Two local duets of different moods, the silly and charming Pedestrian Crossing (3 minutes), choreographed by Eric Garcia and Kat Cole for Detour Dance, and the 6-minute, calmly intense Veronica & Vincent, choreographed and directed by Amy Seiwert, reflect two relationships, both problematic and both in the outdoors, which adds its own tacit commentary. Pedestrian Crossing offers the happier dilemmas; Veronica & Vincent (danced by Brandon “Private” Freeman and Andrea Basile) is filled with regrets; both are eloquently choreographed and performed.

Three of the longer pieces, meaning between 10 and 16 minutes, were amazingly original. From Sweden, Outside In muses on filmmaking’s artifice; directors Tove Skeidsvoll and Petrus Sjovik place the exquisite white-clad contemporary dancer in a movie studio’s white, birch forest setting, her movements continually interrupted by intrusive black-clad production people, measuring and fussing. Ultimately, she can take no more; she escapes, out the door, to a wonderful — and private — snowscape. We can feel the fresh air and freedom. The Time it Takes, from the U.K., recorded in the Outer Hebrides, gives the sense of interrupting a novel. Compositionally, it’s stunning, with the dancers’ costumes accentuating and reflecting the saturated color of the glens, skies and water, and their movements leaving you wanting to know more. Katrina McPherson directed; the choreography is uncredited.

Out of Chicago comes Fanfare for Marching Band, a jaunty line-dancing trek through a park, a bank, a railway station and a supermarket by Mucca Pazza, “a circus punk marching band” choreographed by Peter Carpenter. Their quickstepping interruptions fail to stir the stock-still citizenry. This was intended to stand for the impact of the recession. Mucca Pazza could solve a recession, or at least eradicate depression, single-footedly. Ben Bernanke, send in the clowns!

Space permits only cursory mention of Saturday’s shorts, equally fine. Kate Duhamel scored another local triumph with Lion – Night and Day, a study in dark and light full of angles and virtuosity, danced and largely improvised by Garen Scribner and Sergio Benvindo, of the San Francisco Ballet and Zhukov Ballet respectively. Inmates Rising, a 3-minute, 48-second live recording of incarcerated men and women in a San Francisco jail in Debbie Allen’s choreography for the international One Billion Rising movement, against sexual oppression and violence, earlier this year. Cast testimony was as impassioned and powerful as the choreography; the project (with uncredited crew) has led to other dance-related activities in local jails.

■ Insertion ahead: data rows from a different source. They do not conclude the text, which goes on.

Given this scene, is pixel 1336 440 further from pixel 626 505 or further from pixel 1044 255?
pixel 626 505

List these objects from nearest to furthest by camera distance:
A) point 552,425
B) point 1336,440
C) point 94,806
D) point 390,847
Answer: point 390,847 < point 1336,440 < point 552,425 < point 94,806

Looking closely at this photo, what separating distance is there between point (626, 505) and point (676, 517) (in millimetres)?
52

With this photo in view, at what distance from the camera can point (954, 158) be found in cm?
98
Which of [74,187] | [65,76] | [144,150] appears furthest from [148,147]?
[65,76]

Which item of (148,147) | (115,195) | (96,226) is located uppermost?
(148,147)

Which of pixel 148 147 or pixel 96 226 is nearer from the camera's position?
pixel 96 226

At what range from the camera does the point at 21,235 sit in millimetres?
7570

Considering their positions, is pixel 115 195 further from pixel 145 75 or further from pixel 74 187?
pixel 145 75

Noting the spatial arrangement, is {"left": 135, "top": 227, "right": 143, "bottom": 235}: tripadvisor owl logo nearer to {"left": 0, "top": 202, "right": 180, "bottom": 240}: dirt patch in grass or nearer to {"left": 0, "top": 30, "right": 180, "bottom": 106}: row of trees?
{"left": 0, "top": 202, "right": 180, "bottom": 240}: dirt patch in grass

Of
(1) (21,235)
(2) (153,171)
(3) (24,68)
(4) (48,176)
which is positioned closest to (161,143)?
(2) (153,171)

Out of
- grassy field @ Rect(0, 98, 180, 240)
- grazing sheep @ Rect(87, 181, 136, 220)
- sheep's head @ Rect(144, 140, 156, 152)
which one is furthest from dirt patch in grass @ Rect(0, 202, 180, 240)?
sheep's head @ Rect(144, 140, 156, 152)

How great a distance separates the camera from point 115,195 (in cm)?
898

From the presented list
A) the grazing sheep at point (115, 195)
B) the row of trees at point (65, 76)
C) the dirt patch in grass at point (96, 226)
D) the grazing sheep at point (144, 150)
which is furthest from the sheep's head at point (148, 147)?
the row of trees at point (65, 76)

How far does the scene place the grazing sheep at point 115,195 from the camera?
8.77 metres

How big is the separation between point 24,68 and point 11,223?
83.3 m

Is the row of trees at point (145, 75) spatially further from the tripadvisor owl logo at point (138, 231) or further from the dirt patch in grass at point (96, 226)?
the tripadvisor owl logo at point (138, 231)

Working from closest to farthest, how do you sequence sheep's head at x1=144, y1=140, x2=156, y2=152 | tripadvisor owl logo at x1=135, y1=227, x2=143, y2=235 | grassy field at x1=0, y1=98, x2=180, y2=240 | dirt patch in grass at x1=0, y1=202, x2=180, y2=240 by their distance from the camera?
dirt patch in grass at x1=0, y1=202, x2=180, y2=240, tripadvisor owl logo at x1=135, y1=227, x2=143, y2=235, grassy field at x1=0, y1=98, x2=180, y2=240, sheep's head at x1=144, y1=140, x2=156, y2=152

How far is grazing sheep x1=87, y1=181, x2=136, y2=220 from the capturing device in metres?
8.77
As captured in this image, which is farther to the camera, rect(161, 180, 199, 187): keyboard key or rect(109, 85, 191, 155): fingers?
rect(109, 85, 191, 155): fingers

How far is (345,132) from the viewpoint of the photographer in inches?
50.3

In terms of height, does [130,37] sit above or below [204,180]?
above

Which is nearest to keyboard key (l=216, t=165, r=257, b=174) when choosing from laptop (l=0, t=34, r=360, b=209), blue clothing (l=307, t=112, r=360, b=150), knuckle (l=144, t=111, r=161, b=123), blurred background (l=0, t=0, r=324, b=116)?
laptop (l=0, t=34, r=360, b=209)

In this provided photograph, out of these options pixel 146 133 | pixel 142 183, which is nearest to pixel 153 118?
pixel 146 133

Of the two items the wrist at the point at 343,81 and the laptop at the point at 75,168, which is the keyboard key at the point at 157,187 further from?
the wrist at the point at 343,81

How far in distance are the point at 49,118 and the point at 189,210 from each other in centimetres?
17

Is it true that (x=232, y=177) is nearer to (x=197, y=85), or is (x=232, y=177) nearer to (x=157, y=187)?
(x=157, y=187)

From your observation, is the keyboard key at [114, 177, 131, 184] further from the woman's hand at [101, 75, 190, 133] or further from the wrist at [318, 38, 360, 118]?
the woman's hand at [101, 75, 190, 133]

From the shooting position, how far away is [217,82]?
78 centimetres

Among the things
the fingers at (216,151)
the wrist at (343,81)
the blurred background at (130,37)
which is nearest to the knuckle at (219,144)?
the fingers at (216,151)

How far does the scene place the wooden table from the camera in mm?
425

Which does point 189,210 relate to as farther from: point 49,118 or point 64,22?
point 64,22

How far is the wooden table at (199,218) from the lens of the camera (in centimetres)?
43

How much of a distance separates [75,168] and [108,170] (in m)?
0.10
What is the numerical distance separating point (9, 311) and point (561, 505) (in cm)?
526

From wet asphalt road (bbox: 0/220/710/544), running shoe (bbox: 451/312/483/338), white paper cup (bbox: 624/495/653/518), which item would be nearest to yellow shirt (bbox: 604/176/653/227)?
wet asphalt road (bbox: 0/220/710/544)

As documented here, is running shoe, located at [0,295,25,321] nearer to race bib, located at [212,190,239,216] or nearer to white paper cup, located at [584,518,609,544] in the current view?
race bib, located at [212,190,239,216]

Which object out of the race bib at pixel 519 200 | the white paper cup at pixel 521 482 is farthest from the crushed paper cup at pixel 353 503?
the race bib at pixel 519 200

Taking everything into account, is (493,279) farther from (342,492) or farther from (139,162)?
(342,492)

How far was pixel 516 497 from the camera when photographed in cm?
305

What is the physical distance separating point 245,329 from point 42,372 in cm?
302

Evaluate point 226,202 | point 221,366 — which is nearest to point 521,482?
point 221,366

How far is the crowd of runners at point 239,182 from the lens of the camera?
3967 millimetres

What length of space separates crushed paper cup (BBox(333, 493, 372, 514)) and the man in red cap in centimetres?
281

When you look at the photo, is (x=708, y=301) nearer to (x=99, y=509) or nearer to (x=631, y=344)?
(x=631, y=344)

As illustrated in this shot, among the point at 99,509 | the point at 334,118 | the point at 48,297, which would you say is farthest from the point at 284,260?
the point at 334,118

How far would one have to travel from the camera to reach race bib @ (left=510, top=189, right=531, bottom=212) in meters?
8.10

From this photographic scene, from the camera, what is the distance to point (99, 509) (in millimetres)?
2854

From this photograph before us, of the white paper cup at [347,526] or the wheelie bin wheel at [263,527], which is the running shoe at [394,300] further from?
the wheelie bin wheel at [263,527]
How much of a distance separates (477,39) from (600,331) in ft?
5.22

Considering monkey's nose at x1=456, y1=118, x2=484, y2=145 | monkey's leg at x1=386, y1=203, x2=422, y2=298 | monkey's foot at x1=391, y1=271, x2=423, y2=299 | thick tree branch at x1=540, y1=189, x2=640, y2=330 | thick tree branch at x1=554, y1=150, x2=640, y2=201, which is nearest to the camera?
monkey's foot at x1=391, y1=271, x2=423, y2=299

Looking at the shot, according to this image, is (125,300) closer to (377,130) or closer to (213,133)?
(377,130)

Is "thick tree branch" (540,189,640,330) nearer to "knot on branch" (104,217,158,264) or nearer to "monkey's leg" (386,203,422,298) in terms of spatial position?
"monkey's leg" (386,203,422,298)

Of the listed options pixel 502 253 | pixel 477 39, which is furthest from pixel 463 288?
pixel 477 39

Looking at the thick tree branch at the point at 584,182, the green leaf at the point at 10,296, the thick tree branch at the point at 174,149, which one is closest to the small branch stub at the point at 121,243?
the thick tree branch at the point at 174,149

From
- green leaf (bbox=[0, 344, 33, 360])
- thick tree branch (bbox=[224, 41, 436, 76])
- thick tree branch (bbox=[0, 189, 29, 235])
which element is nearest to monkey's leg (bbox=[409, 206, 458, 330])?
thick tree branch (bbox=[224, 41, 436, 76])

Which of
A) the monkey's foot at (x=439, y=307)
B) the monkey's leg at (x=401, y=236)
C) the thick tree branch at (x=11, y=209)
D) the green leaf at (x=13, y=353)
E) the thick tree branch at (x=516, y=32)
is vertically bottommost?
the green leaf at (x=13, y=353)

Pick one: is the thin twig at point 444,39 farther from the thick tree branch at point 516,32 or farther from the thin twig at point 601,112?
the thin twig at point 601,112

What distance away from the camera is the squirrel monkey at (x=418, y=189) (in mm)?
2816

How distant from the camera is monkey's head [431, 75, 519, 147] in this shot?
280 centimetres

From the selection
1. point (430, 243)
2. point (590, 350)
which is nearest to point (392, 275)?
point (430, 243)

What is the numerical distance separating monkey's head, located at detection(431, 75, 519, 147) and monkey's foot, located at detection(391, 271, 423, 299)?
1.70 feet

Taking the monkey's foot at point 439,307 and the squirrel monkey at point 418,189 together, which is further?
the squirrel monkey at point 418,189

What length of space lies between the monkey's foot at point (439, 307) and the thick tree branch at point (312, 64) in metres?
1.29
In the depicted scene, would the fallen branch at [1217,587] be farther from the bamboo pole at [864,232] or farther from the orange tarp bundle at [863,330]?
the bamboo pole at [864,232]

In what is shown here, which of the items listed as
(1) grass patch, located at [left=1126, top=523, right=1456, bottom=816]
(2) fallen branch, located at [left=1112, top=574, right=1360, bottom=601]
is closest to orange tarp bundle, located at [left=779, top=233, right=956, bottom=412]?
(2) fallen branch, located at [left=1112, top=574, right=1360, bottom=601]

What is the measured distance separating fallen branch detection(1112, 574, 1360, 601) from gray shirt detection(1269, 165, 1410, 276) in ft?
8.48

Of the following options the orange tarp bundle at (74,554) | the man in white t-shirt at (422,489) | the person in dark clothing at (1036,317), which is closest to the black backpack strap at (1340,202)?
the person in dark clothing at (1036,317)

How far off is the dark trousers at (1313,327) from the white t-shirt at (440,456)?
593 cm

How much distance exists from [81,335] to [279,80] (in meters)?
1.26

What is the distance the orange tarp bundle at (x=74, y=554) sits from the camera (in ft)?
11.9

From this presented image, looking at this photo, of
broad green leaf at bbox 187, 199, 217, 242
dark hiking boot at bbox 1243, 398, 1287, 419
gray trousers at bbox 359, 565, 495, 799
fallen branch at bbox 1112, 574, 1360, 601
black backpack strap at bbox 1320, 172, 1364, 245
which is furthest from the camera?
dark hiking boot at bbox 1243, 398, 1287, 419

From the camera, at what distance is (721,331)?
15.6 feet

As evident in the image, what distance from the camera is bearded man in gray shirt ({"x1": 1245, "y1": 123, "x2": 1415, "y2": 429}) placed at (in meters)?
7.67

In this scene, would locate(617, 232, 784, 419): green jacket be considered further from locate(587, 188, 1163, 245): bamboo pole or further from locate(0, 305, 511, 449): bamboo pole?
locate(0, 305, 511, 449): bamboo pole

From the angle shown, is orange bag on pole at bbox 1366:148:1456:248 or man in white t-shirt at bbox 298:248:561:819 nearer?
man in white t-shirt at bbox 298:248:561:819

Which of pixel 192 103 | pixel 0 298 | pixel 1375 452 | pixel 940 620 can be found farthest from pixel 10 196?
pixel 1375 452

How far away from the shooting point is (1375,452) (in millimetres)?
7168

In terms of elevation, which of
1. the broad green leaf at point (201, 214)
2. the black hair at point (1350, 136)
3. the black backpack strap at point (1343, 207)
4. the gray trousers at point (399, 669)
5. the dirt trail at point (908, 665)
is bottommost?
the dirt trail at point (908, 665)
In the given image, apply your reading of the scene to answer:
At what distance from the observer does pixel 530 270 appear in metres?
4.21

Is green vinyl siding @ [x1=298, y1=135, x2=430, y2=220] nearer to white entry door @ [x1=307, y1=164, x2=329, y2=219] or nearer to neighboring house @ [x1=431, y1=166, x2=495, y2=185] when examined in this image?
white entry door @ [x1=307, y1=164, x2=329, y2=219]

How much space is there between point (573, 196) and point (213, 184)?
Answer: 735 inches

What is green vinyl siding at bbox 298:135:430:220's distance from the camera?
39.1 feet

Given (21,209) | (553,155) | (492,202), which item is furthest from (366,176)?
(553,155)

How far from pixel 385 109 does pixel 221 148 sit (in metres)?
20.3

The evening’s big event, not part of the competition, was the 3D version of Matthew Bourne’s Swan Lake, set to the Tchaikovsky score and best known for its gender-crashing swans. I never saw it onstage, but the movie makes me eager to. It was a wonderful example of the glories of dance on film: completely satisfying, hilarious, sensitive and gorgeous, not to mention outrageous. In the Delancey Screening Room, it seemed to fly off the screen. Filmed in 2011 at Sadlers’ Wells in London (and broadcast there by Sky TV), directed by Ross McGibbon, the 3D is sometimes as disconcerting as the plotline. What it does beautifully is limn Bourne’s choreography, particularly for the male swans in their feathered pantaloons, and bring home the energy — the sound picks up the dancers’ panting, the camera their sweat — as well as every nuanced move of Richard Winsor, superb as the Swan/Stranger. Bourne simultaneously plays tribute to, pokes fun at, and inverts aspects of the time-honored Petipa/Ivanov set pieces for corps and principals. What a treat to get a close-up of this mastermind’s gifts.